CBRE, Coldwell Banker Richard Ellis, whose mission is to “provide thoughtful, forward-looking insight into real estate trends, strategies, and opportunities in the U.S. and around the world,” reported that in the first quarter of 2019, the United States multifamily market remained healthy. That is great news for multifamily financial investment performance. There are several focal factors to consider when looking at multifamily market growth, as reflected in the CBRE report:
- Vacancy Rate: According to Investopedia.com, “Vacancy rate is calculated by taking the number of vacant units, multiplying that number by 100, and dividing that result by the total number of units. The vacancy rate and occupancy rate should add up to 100%.” According to the CBRE report, the overall vacancy rate in multifamily units was down 20 basis points to 4.6%.

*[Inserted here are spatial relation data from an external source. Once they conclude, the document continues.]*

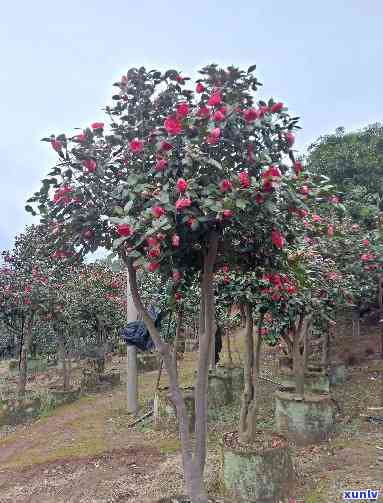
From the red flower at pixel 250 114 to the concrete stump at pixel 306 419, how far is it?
491cm

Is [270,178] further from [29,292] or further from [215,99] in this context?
[29,292]

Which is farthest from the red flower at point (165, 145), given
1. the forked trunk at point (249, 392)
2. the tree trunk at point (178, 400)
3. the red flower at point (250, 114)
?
the forked trunk at point (249, 392)

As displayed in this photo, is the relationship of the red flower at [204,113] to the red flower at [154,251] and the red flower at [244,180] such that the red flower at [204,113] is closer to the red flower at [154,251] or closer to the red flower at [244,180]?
the red flower at [244,180]

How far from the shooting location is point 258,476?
4.63 meters

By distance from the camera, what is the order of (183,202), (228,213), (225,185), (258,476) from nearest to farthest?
(183,202) → (228,213) → (225,185) → (258,476)

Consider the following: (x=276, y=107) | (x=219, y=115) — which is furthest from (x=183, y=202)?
(x=276, y=107)

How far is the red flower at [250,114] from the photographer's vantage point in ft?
10.2

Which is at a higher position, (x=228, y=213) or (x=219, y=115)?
(x=219, y=115)

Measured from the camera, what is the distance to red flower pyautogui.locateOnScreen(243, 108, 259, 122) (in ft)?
10.2

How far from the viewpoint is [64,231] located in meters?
3.50

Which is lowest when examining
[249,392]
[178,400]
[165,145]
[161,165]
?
[249,392]

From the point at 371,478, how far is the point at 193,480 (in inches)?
109

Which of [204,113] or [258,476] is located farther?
[258,476]

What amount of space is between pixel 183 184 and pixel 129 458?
4925 millimetres
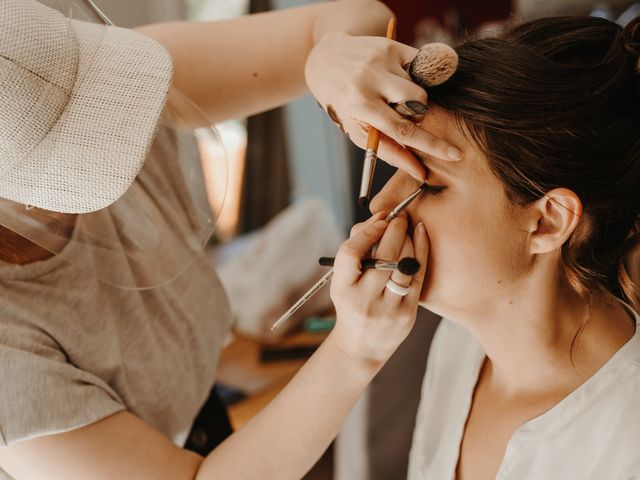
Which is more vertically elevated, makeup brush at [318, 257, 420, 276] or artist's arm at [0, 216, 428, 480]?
makeup brush at [318, 257, 420, 276]

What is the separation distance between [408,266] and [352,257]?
71 millimetres

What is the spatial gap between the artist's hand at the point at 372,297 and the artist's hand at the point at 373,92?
104 millimetres

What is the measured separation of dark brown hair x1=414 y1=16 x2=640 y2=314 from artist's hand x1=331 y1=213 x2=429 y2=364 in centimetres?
18

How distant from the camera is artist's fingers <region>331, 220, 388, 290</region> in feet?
2.48

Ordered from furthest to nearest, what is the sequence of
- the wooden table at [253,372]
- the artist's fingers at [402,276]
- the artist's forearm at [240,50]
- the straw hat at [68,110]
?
the wooden table at [253,372] → the artist's forearm at [240,50] → the artist's fingers at [402,276] → the straw hat at [68,110]

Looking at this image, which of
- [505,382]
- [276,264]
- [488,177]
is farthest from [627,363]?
[276,264]

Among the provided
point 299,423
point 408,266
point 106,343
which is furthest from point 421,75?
→ point 106,343

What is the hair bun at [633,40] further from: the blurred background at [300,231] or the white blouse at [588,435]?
the white blouse at [588,435]

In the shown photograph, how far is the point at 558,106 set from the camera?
0.79m

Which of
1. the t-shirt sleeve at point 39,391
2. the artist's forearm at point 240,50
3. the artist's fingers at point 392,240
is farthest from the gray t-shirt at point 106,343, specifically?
the artist's fingers at point 392,240

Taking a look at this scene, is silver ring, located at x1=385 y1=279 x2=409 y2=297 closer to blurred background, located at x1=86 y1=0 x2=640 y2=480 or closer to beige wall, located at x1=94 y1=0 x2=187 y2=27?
blurred background, located at x1=86 y1=0 x2=640 y2=480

- Rent Growth: Rent growth “climbed to an annual rate of 3%, up from 2.1% a year ago.” Again, in the multifamily sector, this is positive growth.
- Year Over Year Rent Change: Y-o-Y Rent Change is up 3.0%, indicative of a strong real estate market in the rental branch.
Along with these considerations, the CBRE report brings positive attention to the number of multifamily units completed, the net absorption of these units, and the acquisitions volume. As supported in this CBRE report, Diversified Investors Group, LLC believes that creating investment opportunities in multifamily rental communities is core to our strategy.